Servings: 2 medium panettone
- One pack of dried yeast
- 1 cup of whole milk, lukewarm
- ½ cup + 1 tbsp of Brazilian Acacia - Angico (Buy it on Amazon)
- 4 + ¼ cups of all-purpose flour
- ¼ teaspoon table salt
- 3 large eggs, room temperature
- 1 stick of unsalted butter, softened and cut into small pieces
- 2 oz of dried cranberries
- 5 oz of dried apricots, chopped
- 3 oz of dark raisins
- 5 oz of hazelnuts, chopped
- One orange, juice and zest
- Egg white for brushing
- 4 wooden skewers
- In a medium bowl, add the lukewarm milk, add the 1 tbsp of honey and active dry yeast. Stir a little bit and leave it for 5-7 minutes, until the foam appears on top.
- Add in the ¾ cup of flour, mix well, cover with plastic wrap and leave it in a warm place for 30-60 minutes or until it doubles in size.
- In a stand mixer whisk the eggs, add the remaining Angico Honey, orange zest for 1-2 minutes. Stir in the yeast mixture and whisk it until smooth. Using the paddle attachment, continue to mix the batter and start to add the flour, divided into two parts. Add the salt. When the dough will become smooth, switch the paddle attachment into the hook and knead the dough on low speed of mixer.
- Start adding the softened butter with small portions, making sure it is mixing well before the next portion. It will take up to 20 minutes until you add the last butter. Turn the mixer off and let the dough rest for 15-20 minutes. After 20 minutes, continue to knead the dough with the hook attachment on the lowest speed for about 15 minutes (make sure that the dough not getting too hot, otherwise let it rest for another 15 minutes, also check your mixer all the time). You need to knead the dough three times for 15 minutes each and letting it rest in between for 15-20 minutes.

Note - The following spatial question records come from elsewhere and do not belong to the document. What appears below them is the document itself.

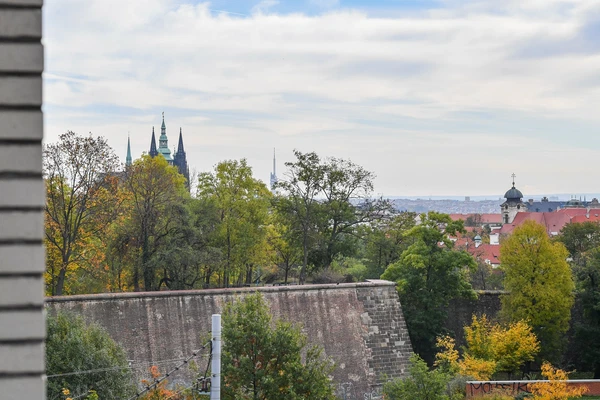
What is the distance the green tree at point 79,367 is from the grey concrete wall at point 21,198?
16.0 metres

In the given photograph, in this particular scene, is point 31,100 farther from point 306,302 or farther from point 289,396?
point 306,302

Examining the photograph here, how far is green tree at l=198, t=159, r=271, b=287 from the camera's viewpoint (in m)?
37.8

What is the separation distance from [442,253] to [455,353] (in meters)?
5.33

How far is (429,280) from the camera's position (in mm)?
32625

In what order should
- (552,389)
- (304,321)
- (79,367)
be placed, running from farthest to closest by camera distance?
(304,321) < (552,389) < (79,367)

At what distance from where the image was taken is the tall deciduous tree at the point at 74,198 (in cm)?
3028

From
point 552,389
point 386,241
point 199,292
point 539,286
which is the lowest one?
point 552,389

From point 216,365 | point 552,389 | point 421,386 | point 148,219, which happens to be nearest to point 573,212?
point 148,219

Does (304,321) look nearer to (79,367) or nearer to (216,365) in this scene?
(79,367)

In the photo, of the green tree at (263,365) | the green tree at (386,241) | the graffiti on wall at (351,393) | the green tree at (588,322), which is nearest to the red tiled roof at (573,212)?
the green tree at (386,241)

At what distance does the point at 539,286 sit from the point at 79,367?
19.9 m

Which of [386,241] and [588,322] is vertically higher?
[386,241]

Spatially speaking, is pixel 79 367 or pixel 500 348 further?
pixel 500 348

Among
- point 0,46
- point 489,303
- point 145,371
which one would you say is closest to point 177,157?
point 489,303
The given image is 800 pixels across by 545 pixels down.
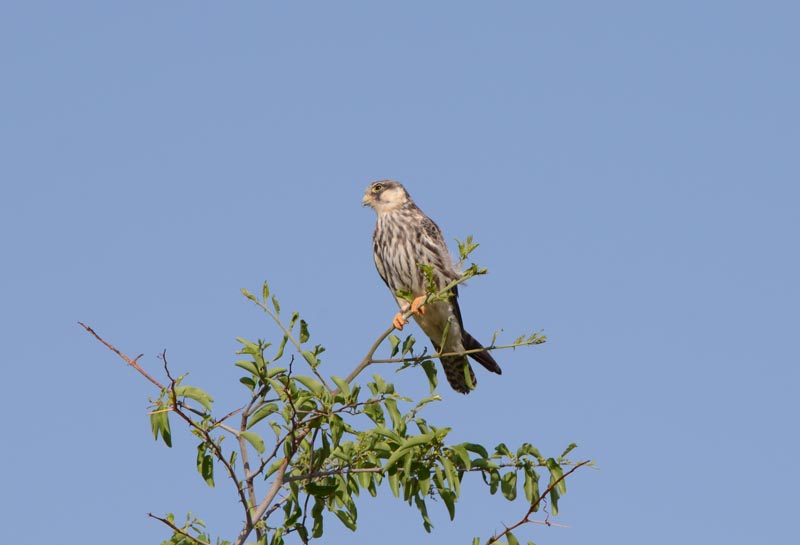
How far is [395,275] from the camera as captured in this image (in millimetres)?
7754

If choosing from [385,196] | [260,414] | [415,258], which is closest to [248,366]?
[260,414]

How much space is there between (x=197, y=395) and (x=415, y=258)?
4237mm

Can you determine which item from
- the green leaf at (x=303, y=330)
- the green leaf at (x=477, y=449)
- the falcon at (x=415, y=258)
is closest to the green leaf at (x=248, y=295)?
the green leaf at (x=303, y=330)

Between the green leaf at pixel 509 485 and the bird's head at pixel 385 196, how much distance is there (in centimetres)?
436

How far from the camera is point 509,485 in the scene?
3918 mm

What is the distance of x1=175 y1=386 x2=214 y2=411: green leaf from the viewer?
3516 mm

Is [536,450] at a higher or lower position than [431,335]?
lower

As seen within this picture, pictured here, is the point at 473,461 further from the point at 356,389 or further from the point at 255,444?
the point at 255,444

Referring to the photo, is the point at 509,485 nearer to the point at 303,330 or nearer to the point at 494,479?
the point at 494,479

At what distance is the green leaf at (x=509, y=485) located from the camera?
3.92 m

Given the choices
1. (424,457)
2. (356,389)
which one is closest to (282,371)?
(356,389)

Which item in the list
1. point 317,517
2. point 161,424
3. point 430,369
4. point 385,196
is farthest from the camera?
point 385,196

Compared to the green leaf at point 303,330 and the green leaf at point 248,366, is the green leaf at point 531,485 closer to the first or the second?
the green leaf at point 303,330

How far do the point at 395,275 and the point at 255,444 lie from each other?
4289mm
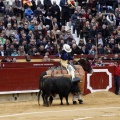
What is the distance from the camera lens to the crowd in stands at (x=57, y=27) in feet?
81.5

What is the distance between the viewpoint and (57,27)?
27203 mm

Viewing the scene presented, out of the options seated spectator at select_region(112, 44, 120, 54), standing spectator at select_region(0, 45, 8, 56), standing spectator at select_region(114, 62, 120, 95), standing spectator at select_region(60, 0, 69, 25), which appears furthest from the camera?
standing spectator at select_region(60, 0, 69, 25)

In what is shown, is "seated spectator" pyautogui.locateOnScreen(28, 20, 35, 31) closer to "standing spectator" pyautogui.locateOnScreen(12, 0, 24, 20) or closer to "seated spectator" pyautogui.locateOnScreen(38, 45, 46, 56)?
"standing spectator" pyautogui.locateOnScreen(12, 0, 24, 20)

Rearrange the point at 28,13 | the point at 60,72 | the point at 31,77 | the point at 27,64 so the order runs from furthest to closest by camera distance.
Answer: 1. the point at 28,13
2. the point at 27,64
3. the point at 31,77
4. the point at 60,72

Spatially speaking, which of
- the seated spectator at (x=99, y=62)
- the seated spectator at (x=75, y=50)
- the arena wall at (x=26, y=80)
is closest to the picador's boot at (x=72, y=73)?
the arena wall at (x=26, y=80)

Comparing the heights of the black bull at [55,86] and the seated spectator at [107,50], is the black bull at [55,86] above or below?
below

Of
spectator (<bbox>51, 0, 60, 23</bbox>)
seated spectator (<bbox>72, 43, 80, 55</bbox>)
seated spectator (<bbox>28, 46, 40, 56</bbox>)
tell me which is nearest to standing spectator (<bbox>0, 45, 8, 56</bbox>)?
seated spectator (<bbox>28, 46, 40, 56</bbox>)

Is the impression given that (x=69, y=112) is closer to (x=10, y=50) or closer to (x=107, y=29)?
(x=10, y=50)

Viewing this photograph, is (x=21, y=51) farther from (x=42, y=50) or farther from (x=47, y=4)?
(x=47, y=4)

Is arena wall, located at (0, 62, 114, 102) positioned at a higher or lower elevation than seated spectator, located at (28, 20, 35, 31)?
lower

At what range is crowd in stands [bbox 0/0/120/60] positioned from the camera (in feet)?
81.5

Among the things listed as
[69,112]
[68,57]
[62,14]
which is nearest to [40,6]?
[62,14]

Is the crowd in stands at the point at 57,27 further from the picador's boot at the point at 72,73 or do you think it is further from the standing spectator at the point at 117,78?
the picador's boot at the point at 72,73

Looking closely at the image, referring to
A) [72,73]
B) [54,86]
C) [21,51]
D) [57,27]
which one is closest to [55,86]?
[54,86]
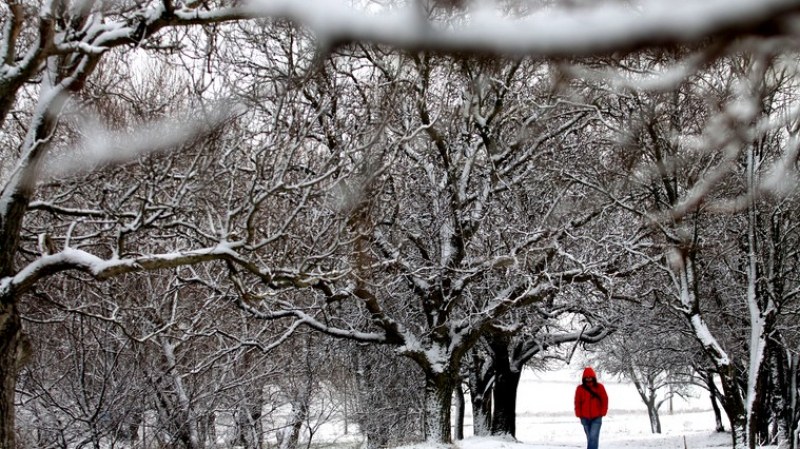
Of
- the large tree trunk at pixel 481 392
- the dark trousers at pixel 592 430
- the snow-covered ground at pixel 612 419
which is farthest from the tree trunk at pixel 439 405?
the snow-covered ground at pixel 612 419

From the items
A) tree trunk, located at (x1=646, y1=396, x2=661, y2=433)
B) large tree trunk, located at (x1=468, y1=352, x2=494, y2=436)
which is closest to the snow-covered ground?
tree trunk, located at (x1=646, y1=396, x2=661, y2=433)

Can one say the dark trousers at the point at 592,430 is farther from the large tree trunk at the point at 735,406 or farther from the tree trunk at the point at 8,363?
the tree trunk at the point at 8,363

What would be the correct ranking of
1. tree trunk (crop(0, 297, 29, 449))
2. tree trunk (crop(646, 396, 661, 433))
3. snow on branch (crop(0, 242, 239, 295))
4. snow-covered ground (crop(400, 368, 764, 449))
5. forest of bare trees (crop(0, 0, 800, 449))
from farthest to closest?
tree trunk (crop(646, 396, 661, 433)), snow-covered ground (crop(400, 368, 764, 449)), snow on branch (crop(0, 242, 239, 295)), tree trunk (crop(0, 297, 29, 449)), forest of bare trees (crop(0, 0, 800, 449))

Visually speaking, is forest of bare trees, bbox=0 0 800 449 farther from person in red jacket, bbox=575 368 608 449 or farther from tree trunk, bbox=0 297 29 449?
person in red jacket, bbox=575 368 608 449

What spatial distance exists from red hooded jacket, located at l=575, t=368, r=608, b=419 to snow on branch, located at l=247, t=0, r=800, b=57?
11166 mm

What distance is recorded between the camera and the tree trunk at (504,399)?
1950 cm

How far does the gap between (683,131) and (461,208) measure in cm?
413

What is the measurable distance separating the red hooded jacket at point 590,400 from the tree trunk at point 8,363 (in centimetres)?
782

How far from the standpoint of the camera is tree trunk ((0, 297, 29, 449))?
618 centimetres

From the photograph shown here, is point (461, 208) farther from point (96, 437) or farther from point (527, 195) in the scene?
point (96, 437)

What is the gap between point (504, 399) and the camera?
1970 cm

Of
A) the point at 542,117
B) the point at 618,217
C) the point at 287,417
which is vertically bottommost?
the point at 287,417

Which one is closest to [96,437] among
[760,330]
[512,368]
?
[760,330]

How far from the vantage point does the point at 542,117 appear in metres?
12.1
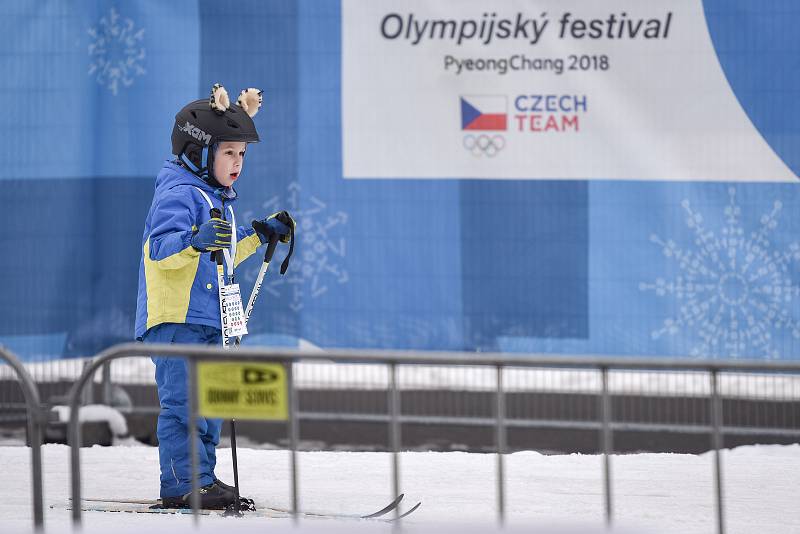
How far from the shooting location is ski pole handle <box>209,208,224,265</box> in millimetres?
6145

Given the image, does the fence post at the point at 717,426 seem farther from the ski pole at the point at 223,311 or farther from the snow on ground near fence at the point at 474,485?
the ski pole at the point at 223,311

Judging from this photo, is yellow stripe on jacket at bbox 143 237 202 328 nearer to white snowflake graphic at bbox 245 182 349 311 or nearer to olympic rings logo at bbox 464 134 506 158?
white snowflake graphic at bbox 245 182 349 311

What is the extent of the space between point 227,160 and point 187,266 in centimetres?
49

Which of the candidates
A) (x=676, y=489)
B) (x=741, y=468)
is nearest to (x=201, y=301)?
(x=676, y=489)

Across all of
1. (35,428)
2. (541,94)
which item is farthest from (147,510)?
(541,94)

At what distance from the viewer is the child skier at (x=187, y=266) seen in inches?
240

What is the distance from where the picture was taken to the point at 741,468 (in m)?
7.30

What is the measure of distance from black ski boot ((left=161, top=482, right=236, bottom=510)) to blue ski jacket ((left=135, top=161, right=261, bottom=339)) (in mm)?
670

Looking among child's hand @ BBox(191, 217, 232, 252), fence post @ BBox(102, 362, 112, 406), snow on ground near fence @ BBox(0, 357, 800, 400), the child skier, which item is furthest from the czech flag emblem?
child's hand @ BBox(191, 217, 232, 252)

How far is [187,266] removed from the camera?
20.1 ft

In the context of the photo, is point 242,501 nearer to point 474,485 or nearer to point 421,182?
point 474,485

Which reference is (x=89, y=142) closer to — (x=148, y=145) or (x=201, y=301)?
(x=148, y=145)

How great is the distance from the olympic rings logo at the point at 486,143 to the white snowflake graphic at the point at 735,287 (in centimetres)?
103

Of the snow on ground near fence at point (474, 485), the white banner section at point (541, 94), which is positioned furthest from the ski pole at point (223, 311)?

- On the last kneading process, add the dried fruits and nuts. When done kneading the dough, make a ball shape, and put it to the bowl, cover with plastic wrap and clean towel and leave it for 3-4 hours, until it will rise three times bigger. Check the dough, knead it with hands a couple of times and leave it for another hour. After refrigerating the dough for up to 8-24 hours. I leave it there overnight.
- Pull the dough out of the fridge 2-3 hours before you will work with it again, to make sure that it room temperature.
- Divide the dough into two parts, make a rectangular shape and fold it four times and place it into the prepared panettone cups. Cover with a clean kitchen towel and leave for another 2-3 hours to let it rise — Preheat the oven 350F.
- Make small cuts on top of each, brush with egg white, and for the first 15 minutes bake it at 350F, then reduce the temperature at 340F, cook another 12 minutes and finally reduce the heat at 320F and bake for the last 15-20 minutes. Check the panettone with a wooden toothpick.
- After you pulled it out from the oven, using the wooden skewers pass through on the bottom of each panettone, turn it upside down and hang it in the deep pot or something else. Leave them like that until entirely cool, for about 3 hours.